The Cross of Cong dates back to the early 12th century. It was made around 1123 by order of High King of Ireland Turlough O’Connor, father Ruaidhrí O’Connor, the last king to rule Ireland before the Norman invasion, and placed in the Church of Tuam before being transferred to Cong Abbey from where it takes its name.
At one time the Cross was believed to contain a piece of the cross upon which Jesus Christ was crucified.
The Cross was last in Mayo towards the end of the 19th century when Fr Pat Lavelle, the then  Parish Priest of Cong, snatched the cross from the Royal Irish Academy after the cross had been sold there against the wishes of the people of the area and he returned it to Cong. It was later transferred to the National Museum in Dublin.
The shaft of the Cross is thirty inches high, the arms eighteen and three-quarter inches broad, and it is one quarter inches thick. It is of oak, covered with plates of copper. On the central plate of the front at the junction of the cross is a large crystal, through which what was supposed to be the true cross could be seen.

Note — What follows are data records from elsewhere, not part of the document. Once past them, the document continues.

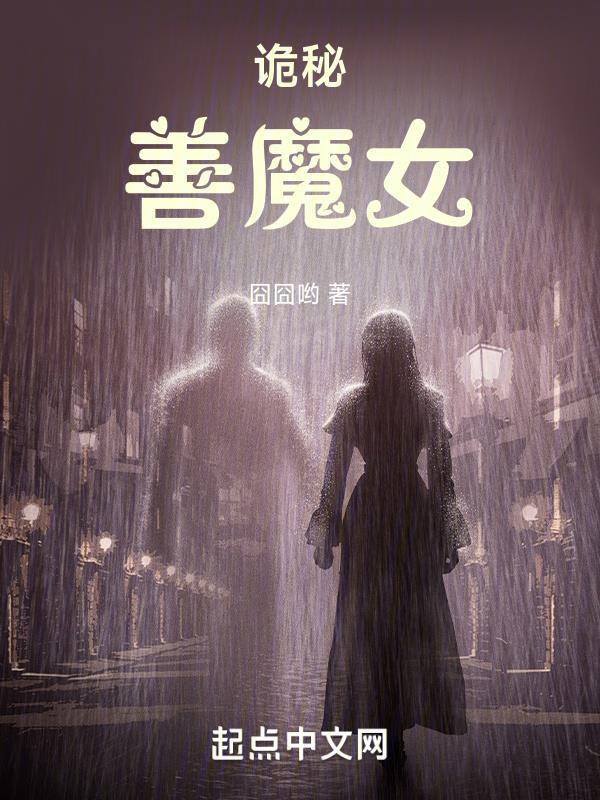 诡秘善魔女是变嫁吗
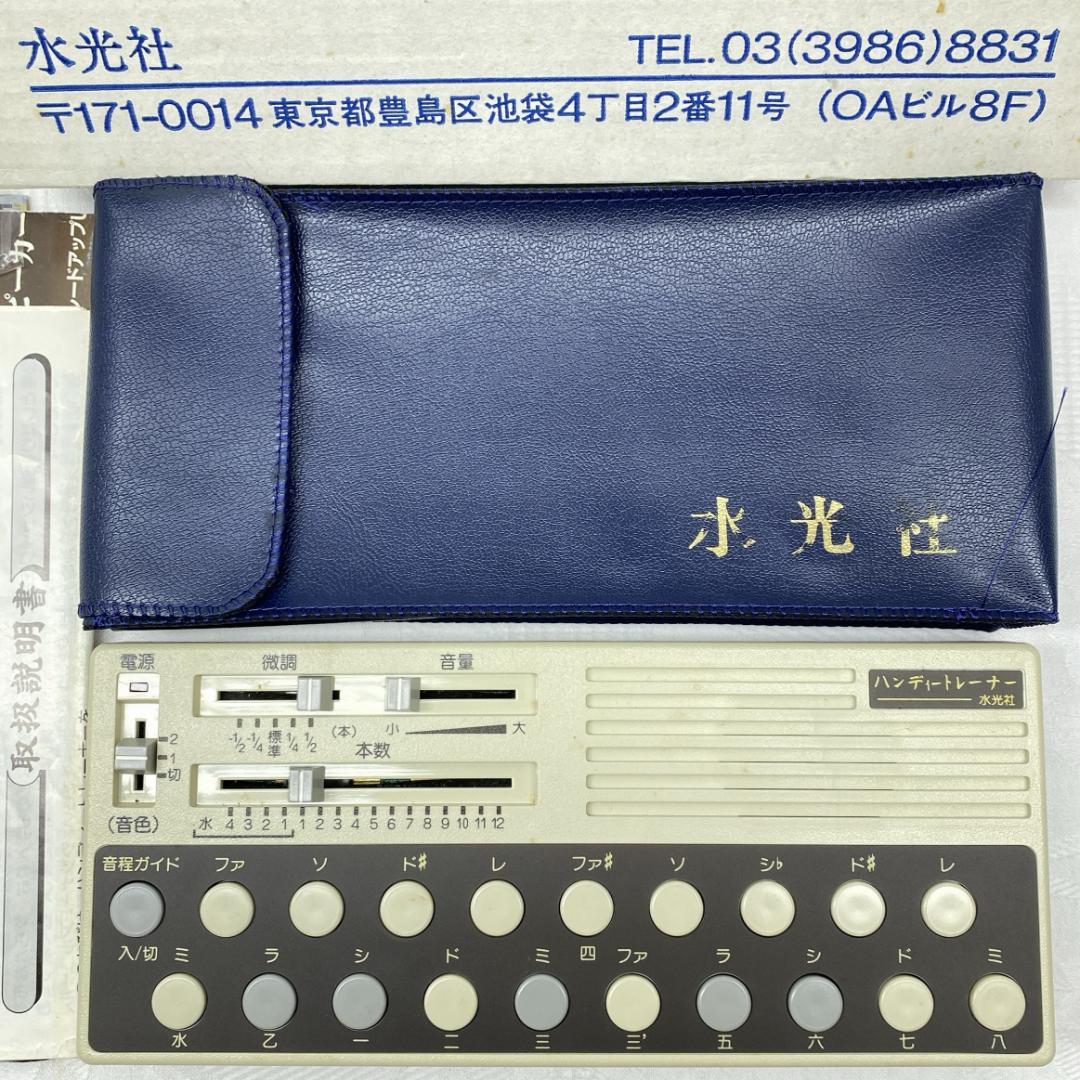 水光社 ハンディトレーナー ST-40 詩吟練習器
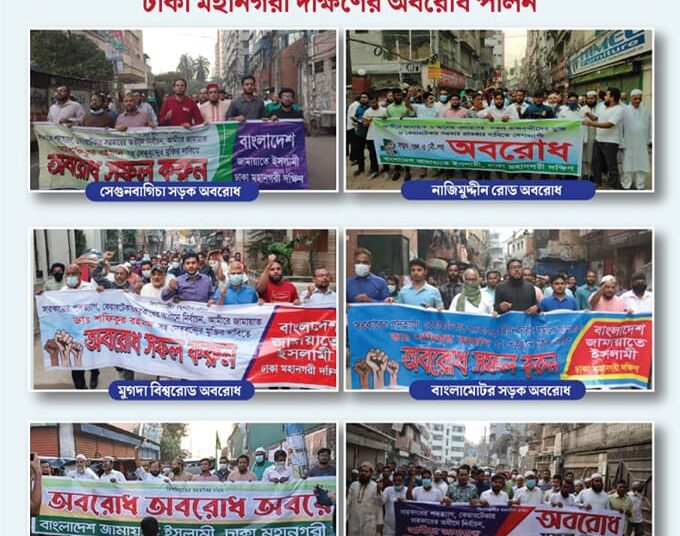 বিরোধী দলগুলোর শীর্ষ নেতৃবৃন্দকে জেলখানায় রেখে প্রহসনের নির্বাচনের জন্য তফসিল ঘোষণার সুযোগ দেওয়া হবে না
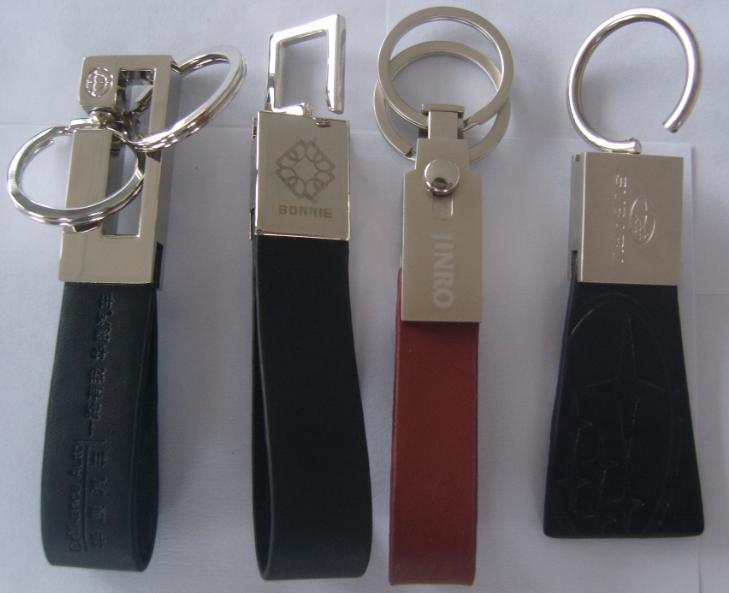 key chain with PU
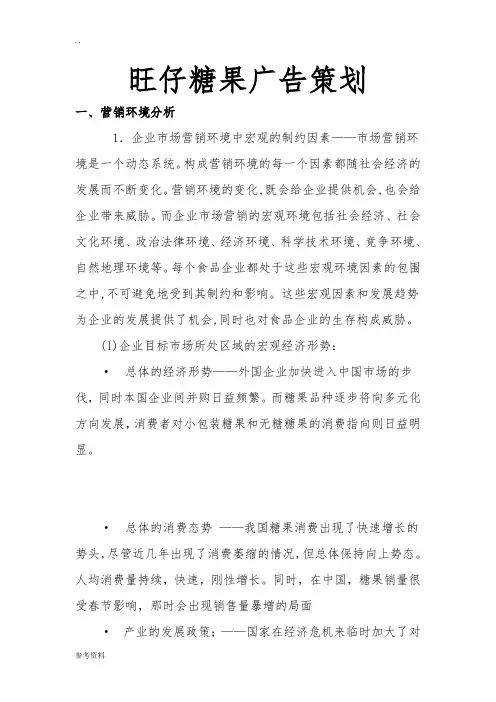 旺仔糖果广告项目策划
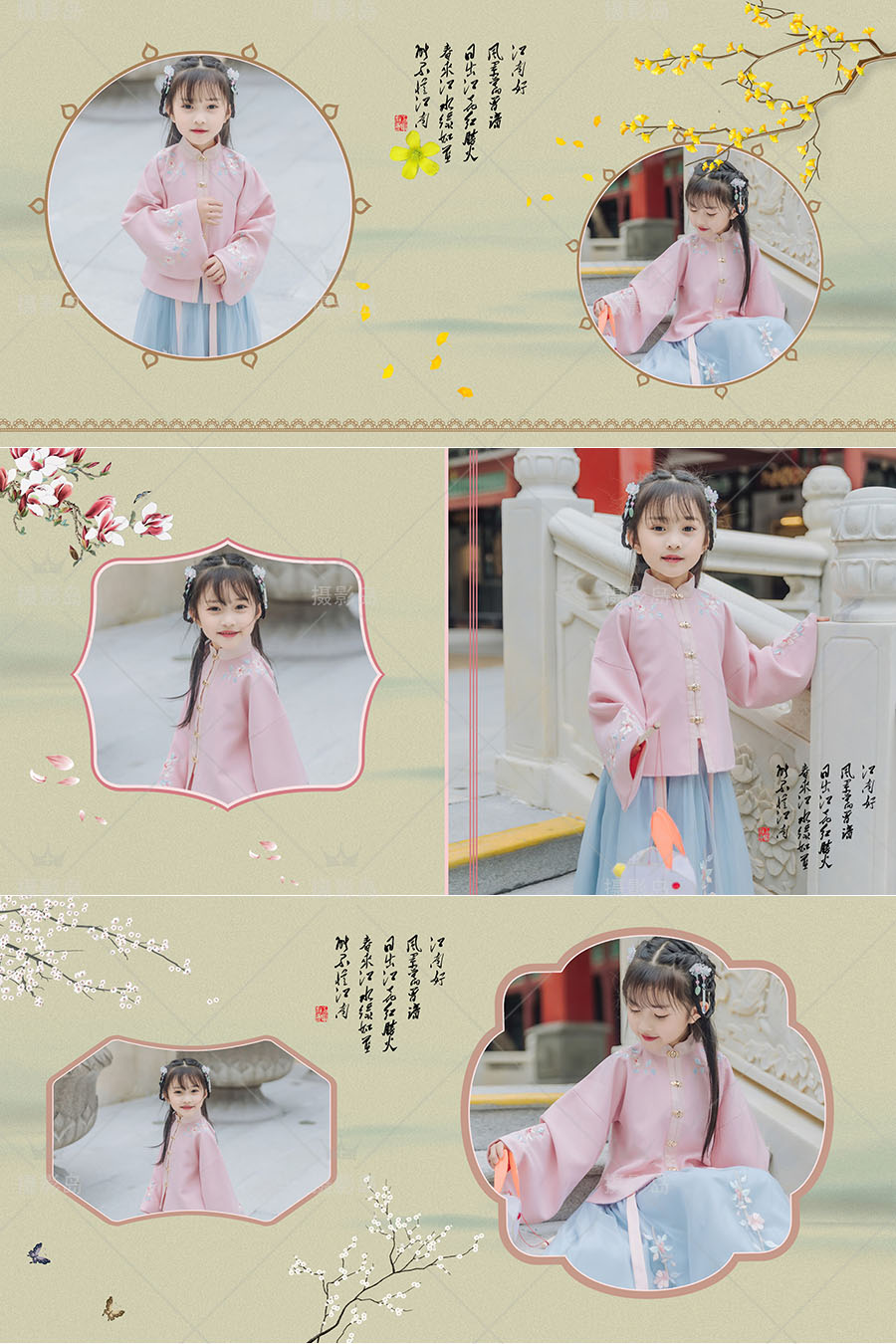 儿童摄影古装写真PSD相册模板，中国古风儿童摄影写真样册
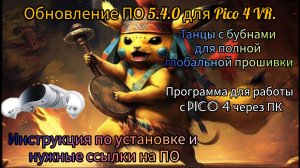 Установка полной глобальной прошивки на Pico 4 VR как с завода. Прога для работы с Pico 4 через ПК.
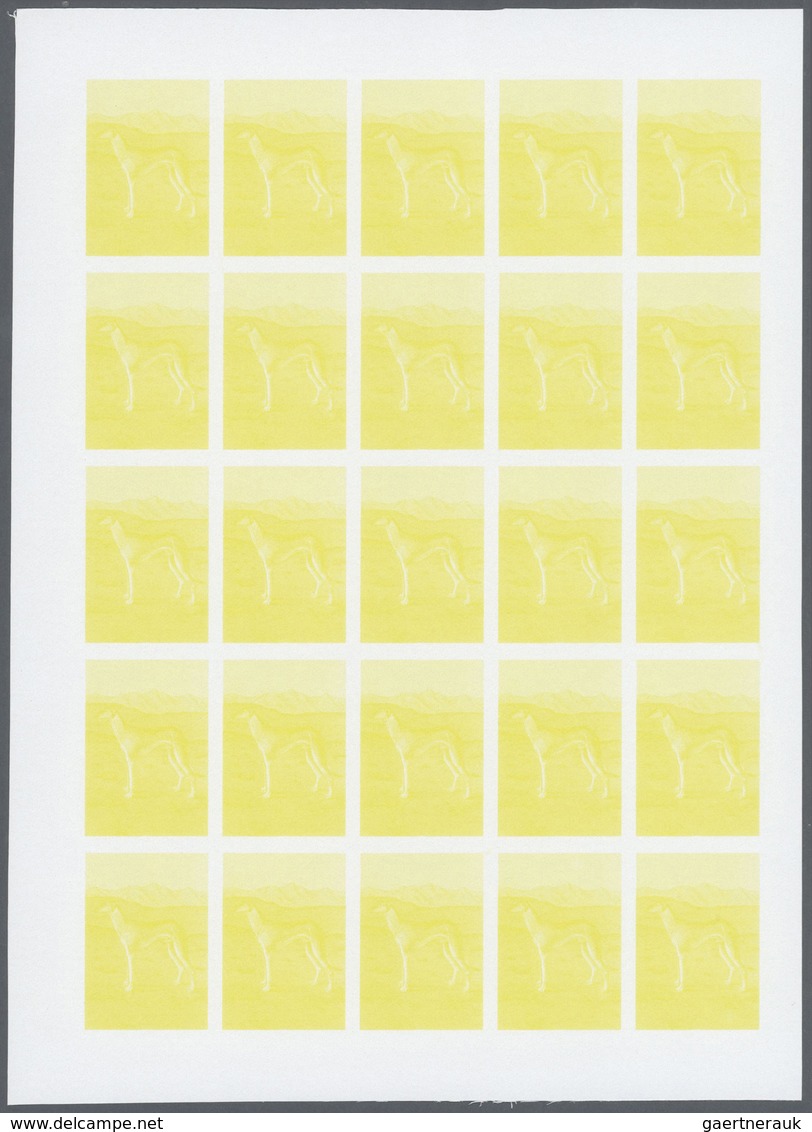 Thematik: Tiere-Hunde / Animals-dogs: 1984, Morocco. Progressive Proofs Set Of Sheets For The Issue - Hunde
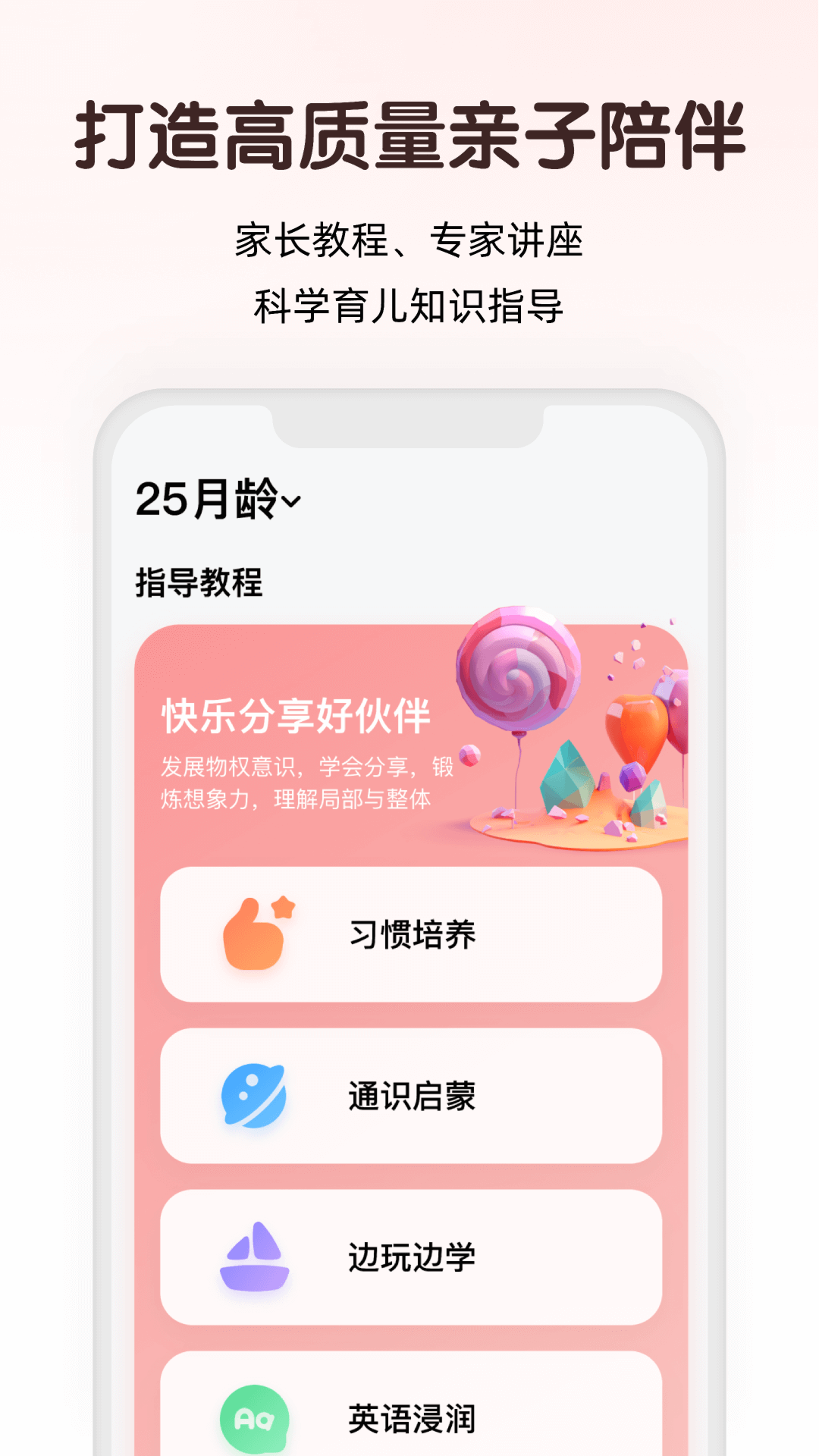 小斑斑月齡盒官方版 v3.5.1 安卓版 1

Eighteen jewels were placed at regular intervals, and of these thirteen still remain. Two out of the four beads which originally surrounded the central boss remain. The lower part of the shaft is the head of a grotesque animal, beneath which is the richly decorated ball containing the socket into which the pole was inserted by which the reliquary was borne aloft on processional occasions.